> _YOUR TASK_
Go through the entries below from the first line and transcribe each one exactly, ending with the line that contains "h3, h4, h5, h6".

> _MATERIAL PROVIDED_
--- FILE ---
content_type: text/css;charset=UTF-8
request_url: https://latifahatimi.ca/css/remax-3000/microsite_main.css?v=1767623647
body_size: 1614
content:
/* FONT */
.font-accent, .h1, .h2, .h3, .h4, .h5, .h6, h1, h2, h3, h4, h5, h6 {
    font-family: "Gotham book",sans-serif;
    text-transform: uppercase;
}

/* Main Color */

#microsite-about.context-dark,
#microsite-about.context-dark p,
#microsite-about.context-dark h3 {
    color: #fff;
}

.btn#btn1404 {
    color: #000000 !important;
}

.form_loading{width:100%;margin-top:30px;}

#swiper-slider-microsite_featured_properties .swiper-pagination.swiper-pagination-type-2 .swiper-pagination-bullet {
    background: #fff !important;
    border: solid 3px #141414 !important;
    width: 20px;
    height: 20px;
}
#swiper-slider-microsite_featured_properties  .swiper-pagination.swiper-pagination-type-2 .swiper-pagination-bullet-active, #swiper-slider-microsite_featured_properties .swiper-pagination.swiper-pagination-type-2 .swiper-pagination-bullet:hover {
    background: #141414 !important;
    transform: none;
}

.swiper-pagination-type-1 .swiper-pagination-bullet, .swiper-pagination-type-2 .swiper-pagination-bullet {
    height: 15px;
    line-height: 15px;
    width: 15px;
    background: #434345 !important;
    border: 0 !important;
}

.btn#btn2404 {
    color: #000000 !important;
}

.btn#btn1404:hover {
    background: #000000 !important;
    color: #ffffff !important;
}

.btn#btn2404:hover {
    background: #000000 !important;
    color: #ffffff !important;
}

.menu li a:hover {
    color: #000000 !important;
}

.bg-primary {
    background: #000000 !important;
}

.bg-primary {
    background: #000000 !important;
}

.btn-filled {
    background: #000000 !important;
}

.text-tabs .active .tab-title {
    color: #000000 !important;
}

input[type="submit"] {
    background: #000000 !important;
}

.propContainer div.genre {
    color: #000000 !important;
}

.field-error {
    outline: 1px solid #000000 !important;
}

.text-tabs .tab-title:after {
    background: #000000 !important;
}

> _RESPONSE TO THE EXERCISE_
--- FILE ---
content_type: text/css;charset=UTF-8
request_url: https://latifahatimi.ca/css/remax-3000/microsite_main.css?v=1767623647
body_size: 1614
content:
/* FONT */
.font-accent, .h1, .h2, .h3, .h4, .h5, .h6, h1, h2, h3, h4, h5, h6 {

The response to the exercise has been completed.